Program ini merupakan bagian dari kebijakan Wali Kota Depok untuk memperluas akses pendidikan menengah pertama. RSSG menyasar anak-anak usia SMP yang orang tuanya tidak mampu membayar uang sekolah di lembaga swasta.
Siapa Saja yang Bisa Mendaftar RSSG?
RSSG diperuntukkan bagi warga Kota Depok yang memiliki Kartu Indonesia Pintar (KIP) atau terdaftar dalam Data Terpadu Kesejahteraan Sosial (DTKS). Calon siswa juga bisa mendaftar jika orang tua mengalami pemutusan hubungan kerja atau kondisi ekonomi lain yang dibuktikan dengan surat keterangan dari kelurahan.
Pemkot Depok menanggung seluruh biaya operasional sekolah mitra untuk setiap siswa RSSG. Dana tersebut bersumber dari Anggaran Pendapatan dan Belanja Daerah (APBD) melalui Dinas Pendidikan.
Daftar 47 Sekolah Swasta Gratis Mitra RSSG
Pemkot Depok belum merilis nama-nama sekolah secara serentak, namun program ini mencakup hampir seluruh kecamatan. Beberapa sekolah yang sudah dikonfirmasi sebagai mitra RSSG antara lain SMP IT Al Haraki, SMP Muhammadiyah 2, dan SMP Bina Insani. Dinas Pendidikan Depok menjanjikan daftar lengkap akan diumumkan melalui laman resmi dan kantor kelurahan.
Berikut fakta singkat program RSSG Kota Depok:
- 47 sekolah swasta menjadi mitra resmi program RSSG tahun ini.
- Gratis biaya sekolah hingga lulus, termasuk SPP dan uang pangkal.

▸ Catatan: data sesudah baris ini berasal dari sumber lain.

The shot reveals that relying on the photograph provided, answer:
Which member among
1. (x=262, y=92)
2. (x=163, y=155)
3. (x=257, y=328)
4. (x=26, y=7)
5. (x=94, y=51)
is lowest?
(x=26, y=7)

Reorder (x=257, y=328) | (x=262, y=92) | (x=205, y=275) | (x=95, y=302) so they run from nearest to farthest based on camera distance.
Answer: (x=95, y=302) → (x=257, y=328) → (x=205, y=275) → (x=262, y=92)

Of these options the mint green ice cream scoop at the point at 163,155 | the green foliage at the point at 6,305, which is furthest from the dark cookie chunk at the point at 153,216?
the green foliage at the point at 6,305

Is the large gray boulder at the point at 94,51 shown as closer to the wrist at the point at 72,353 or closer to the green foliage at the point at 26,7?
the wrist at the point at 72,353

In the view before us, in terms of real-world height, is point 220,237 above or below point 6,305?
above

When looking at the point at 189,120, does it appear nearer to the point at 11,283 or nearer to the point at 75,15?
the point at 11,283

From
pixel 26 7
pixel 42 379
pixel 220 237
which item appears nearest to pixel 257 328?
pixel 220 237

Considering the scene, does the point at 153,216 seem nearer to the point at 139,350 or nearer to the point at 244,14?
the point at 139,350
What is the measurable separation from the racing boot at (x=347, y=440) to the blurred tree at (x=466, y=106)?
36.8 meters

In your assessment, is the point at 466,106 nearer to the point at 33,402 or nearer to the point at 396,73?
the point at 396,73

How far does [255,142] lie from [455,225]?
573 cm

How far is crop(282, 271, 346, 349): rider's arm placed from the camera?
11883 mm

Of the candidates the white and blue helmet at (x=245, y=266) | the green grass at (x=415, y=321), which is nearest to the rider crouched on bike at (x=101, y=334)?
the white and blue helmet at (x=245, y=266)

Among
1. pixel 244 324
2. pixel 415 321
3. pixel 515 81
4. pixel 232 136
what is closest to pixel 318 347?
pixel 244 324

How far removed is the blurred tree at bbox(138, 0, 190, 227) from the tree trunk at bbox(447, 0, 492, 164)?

- Sasaran utama: pemegang KIP, keluarga DTKS, dan korban PHK.
Bagaimana Cara Mendaftar?
Pendaftaran dilakukan secara offline di masing-masing sekolah mitra. Orang tua atau wali calon siswa harus membawa fotokopi KTP, Kartu Keluarga, dan dokumen pendukung seperti KIP atau surat keterangan tidak mampu dari kelurahan. Setiap sekolah memiliki kuota terbatas, sehingga pendaftar disarankan segera menghubungi sekolah tujuan.
Kepala Dinas Pendidikan Depok menyebutkan bahwa program ini sudah berjalan sejak tahun ajaran sebelumnya dan terus diperluas. "Kami ingin memastikan tidak ada anak di Depok yang putus sekolah hanya karena faktor biaya," ujarnya dalam keterangan resmi.
Apa yang Terjadi Jika Kuota Penuh?
Pemkot Depok menyediakan jalur konsultasi melalui posko pendidikan di setiap kecamatan. Jika kuota RSSG di satu sekolah penuh, calon siswa akan diarahkan ke sekolah mitra lain yang masih memiliki daya tampung. Dinas Pendidikan juga membuka hotline pengaduan bagi orang tua yang mengalami kendala administrasi.
Program RSSG menjadi alternatif utama bagi ribuan lulusan SD di Depok yang tidak lolos seleksi SMP negeri. Dengan 47 sekolah swasta gratis, Pemkot Depok berharap angka partisipasi sekolah menengah pertama di kota ini bisa mencapai 100 persen.